Michael Trotter in 2003
Courtesy of Michael Trotter
Deployed to Baghdad later that year, Trotter saw the worst of the Iraq War up close, with many of his fellow soldiers in the 6th Infantry Regiment dying in combat. He started to play a piano in one of Saddam Hussein’s abandoned palaces, and eventually moved on to singing tributes that he’d written about his battalion’s fallen soldiers to help his fellow infantrymen cope with their grief and the violence that surrounded them. “I wasn’t interested in songwriting,” he says. “I was interested in ‘How the hell are we going to move on?’ ”
Trotter’s songs, which offered personal, empathetic portraits of fellow service members who’d died brutal deaths, were met with immediate encouragement; he later won a “Military Idol” music competition in Germany. “From that point forward, I dedicated my time and efforts to doing this thing that worked,” he says. “Because war wasn’t working for us. It was working for our country, but it wasn’t working for us.”

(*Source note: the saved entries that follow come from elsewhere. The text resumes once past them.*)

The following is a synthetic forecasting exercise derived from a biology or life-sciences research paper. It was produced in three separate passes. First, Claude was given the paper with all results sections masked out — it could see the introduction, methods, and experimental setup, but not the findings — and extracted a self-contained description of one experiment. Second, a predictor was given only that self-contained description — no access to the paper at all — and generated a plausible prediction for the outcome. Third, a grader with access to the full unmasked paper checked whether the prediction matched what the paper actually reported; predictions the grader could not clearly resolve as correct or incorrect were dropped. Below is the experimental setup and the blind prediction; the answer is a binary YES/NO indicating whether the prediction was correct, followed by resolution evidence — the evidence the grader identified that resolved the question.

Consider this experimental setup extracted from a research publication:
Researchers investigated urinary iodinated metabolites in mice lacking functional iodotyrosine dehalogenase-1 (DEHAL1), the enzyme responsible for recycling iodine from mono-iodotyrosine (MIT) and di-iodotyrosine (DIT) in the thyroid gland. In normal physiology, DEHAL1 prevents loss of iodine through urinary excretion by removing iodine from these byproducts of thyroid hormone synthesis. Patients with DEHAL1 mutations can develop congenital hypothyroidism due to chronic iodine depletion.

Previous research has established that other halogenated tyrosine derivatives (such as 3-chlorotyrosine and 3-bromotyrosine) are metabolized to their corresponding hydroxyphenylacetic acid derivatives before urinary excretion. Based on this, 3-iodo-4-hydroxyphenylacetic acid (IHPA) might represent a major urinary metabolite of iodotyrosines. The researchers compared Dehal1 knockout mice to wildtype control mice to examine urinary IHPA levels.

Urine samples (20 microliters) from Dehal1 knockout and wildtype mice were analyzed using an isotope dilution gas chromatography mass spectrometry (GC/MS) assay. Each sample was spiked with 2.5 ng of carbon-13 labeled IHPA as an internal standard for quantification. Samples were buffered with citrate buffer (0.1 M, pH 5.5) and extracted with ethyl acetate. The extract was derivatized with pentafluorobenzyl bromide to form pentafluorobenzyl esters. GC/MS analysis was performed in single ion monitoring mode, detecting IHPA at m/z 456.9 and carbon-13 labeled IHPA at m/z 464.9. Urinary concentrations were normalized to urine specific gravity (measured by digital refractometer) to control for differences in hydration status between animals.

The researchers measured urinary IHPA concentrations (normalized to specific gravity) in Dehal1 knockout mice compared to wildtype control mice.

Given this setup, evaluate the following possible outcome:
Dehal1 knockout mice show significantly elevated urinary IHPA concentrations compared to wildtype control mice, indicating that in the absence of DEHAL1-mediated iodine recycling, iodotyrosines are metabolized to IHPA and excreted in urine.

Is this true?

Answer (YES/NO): YES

Tanya was impressed by Michael’s emotional sensitivity when she saw him perform at the 2010 festival, and the pair began forging their artistic-romantic partnership that very day. “When we met each other, with a lot of our own mishaps and anxieties, there were stories we told each other, and stories we didn’t tell,” Blount Trotter says, “but we knew that it was a safe place to tell it.”
The band manifests that profound honesty on its new album’s title track, an ode to companionship that doubles as a somber expression of inadequacy. “I’m overweight, I have PTSD, and I have nightmares from the war,” Trotter says, discussing the feelings of being undeserving of his wife that inspired the song. “I remember one situation where a nightmare seemed so real that as a grown-ass man with children and a wife, I wet the bed. [There’s] an embarrassment that comes with that: ‘Why would you be here with me?’ ”

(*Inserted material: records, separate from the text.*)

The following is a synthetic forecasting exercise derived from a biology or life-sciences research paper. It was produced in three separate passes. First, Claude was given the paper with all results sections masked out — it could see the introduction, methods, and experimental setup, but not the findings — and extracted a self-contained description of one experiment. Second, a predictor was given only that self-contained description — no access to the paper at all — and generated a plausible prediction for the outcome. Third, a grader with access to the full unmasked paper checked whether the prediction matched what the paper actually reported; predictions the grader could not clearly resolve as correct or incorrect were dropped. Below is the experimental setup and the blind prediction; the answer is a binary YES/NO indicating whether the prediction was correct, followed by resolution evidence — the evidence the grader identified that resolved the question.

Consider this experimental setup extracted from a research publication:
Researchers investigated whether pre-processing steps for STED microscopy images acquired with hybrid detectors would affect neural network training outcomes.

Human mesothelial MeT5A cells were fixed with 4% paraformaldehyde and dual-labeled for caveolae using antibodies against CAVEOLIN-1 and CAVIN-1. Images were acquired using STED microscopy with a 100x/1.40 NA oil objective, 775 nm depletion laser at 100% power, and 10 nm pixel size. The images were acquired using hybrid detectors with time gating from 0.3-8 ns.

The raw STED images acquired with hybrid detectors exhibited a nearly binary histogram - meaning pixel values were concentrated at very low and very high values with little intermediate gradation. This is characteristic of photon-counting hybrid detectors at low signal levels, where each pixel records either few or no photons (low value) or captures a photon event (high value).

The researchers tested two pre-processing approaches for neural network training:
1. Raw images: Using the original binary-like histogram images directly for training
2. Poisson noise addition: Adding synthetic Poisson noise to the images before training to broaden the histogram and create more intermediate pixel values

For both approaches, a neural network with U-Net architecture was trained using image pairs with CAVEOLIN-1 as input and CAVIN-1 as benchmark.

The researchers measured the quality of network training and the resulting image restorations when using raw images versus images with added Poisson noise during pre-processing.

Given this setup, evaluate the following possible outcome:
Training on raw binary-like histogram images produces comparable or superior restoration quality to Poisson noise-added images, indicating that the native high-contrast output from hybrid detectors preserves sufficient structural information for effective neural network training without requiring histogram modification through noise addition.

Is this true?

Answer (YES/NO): NO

Michael and Tanya have spent quarantine in their Tennessee home with their son, and their past few months haven’t been easy. Tanya needed a month to recover after testing positive for the coronavirus in March; more recently, Trotter, haunted by the footage of George Floyd being killed by police, wrote a yet-to-be-recorded song titled “It’s Hard to Breathe.” (He shares some lyrics from the work-in-progress: “Fibromyalgia of these United States uniting against me . . . but I will try to still breathe.”)
It’s a pointed new offering from the group, unlike anything they’ve written before. But they see the song as the latest part of the ongoing story they’re telling with the War and Treaty. “We are working to be this constant testimonial,” Trotter says, “of what can happen when you give yourself a chance to grow.”